>> begin SELECTED EXCERPT

# >10 Amp LED dimmer?



## Ichthyologist (18 Aug 2013)

I have finished building a 1000mm light bar with 10 x 10w LEDs. I cannot find a PWM dimmer rated over 8A. I tried one and it runs too hot to touch. Any ideas? Split the circuit And use 2 dimmers? I was also looking at PWM speed controllers for low voltage DC motors - anyone have any experience of them?


----------



## jy_oc_hx (19 Aug 2013)

My first choice would be to split the circuits and run 2 or more dimmers.  Possibly even be tempted to go with 4 separate ones to keep the temperature low.  Obviously depends on the cost of the modules and amount of work involved.  I don't think the ones for low voltage DC motors would be high enough frequency or if they were i should imagine they are expensive,  but I'm no expert on them.  I'll have a look about or if you could send some info on the LEDs you have used and the PWM controllers you've been looking at.  
Could even go so far as to build your own.  I think we built some on our HNC course for electrical and electronic engineering.  Again I'll have a look about in my notes and see if i can find the calculations and schematics.


----------



## Ichthyologist (19 Aug 2013)

I have ordered a 10 amp speed controller meant for controlling robotics, it runs at 16kHz. If this works I will report back. It is 12 GBP on e-bay.
I have also seen master / salve PWM units that might be an option but that start to push the project budget.


----------



## jy_oc_hx (20 Aug 2013)

16kHz will be more than adequate.  Around 170Hz is the limit where your eyes will notice the on/off of the lights.  £12 is cheap enough to avoid building your own. If you were to build your own it is only a very simple astable 555 oscilating circuit that can use transistor pairs to switch the larger lighting load.  But the transistors that switch the load may be the difficult part of the circuit, because when you start switching loads at high frequency that is where the problems with cheap circuits will show them selves.  My advice would be to start at a low (relatively speaking) frequency and work your way up.  Just keep an eye on the temperature of the unit.  It may need a bigger heatsink than what it comes with.  It also may not be rated for long duration loads.  But half of the fun of do it yourself projects is the learning and fiddling.  Looking forward to hearing how this works out and I'll keep my fingers crossed for you.


----------



## Ichthyologist (21 Aug 2013)

It works, and I have not burnt down the shed testing it. Link to the controller will follow.


----------



## Ichthyologist (21 Aug 2013)

I Can't get a link from the mobile eBay app, search:

12V - 40V PWM - Motor Speed Controller - 10 Amp - Suit: ARDUINO - RASPBERRY Pi


----------

>> end SELECTED EXCERPT
>> begin DATASET ROWS

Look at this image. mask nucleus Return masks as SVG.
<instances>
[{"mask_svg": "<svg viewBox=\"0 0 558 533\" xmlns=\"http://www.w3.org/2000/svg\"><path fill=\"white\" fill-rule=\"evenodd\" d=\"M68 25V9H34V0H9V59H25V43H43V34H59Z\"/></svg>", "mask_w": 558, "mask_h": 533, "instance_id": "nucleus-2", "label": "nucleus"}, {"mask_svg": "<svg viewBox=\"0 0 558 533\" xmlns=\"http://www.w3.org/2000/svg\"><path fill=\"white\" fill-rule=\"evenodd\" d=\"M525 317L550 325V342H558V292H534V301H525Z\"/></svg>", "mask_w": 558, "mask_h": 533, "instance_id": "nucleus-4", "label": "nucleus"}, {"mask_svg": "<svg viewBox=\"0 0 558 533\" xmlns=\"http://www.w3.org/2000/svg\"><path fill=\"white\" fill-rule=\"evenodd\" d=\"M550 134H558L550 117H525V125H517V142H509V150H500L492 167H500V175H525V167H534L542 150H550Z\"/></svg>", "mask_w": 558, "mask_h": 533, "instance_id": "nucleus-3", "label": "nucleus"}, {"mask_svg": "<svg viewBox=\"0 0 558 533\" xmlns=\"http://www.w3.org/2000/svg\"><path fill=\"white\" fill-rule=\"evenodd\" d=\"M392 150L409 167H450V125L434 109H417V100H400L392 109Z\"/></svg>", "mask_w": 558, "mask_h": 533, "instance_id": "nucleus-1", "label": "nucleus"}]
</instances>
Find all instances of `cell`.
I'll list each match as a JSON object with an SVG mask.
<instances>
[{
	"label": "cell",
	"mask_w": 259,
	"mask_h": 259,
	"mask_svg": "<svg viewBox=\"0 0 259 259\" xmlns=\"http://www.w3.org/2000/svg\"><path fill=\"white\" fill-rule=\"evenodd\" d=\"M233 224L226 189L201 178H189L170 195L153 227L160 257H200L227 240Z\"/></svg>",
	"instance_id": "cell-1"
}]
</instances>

>> end DATASET ROWS

TASK: Reproduce a passage of the LED dimmer thread that begins at the words "## jy_oc_hx (19" and stops after "been looking at.", switching "expensive" to "costly".

FINAL RESULT:
## jy_oc_hx (19 Aug 2013)

My first choice would be to split the circuits and run 2 or more dimmers.  Possibly even be tempted to go with 4 separate ones to keep the temperature low.  Obviously depends on the cost of the modules and amount of work involved.  I don't think the ones for low voltage DC motors would be high enough frequency or if they were i should imagine they are costly,  but I'm no expert on them.  I'll have a look about or if you could send some info on the LEDs you have used and the PWM controllers you've been looking at.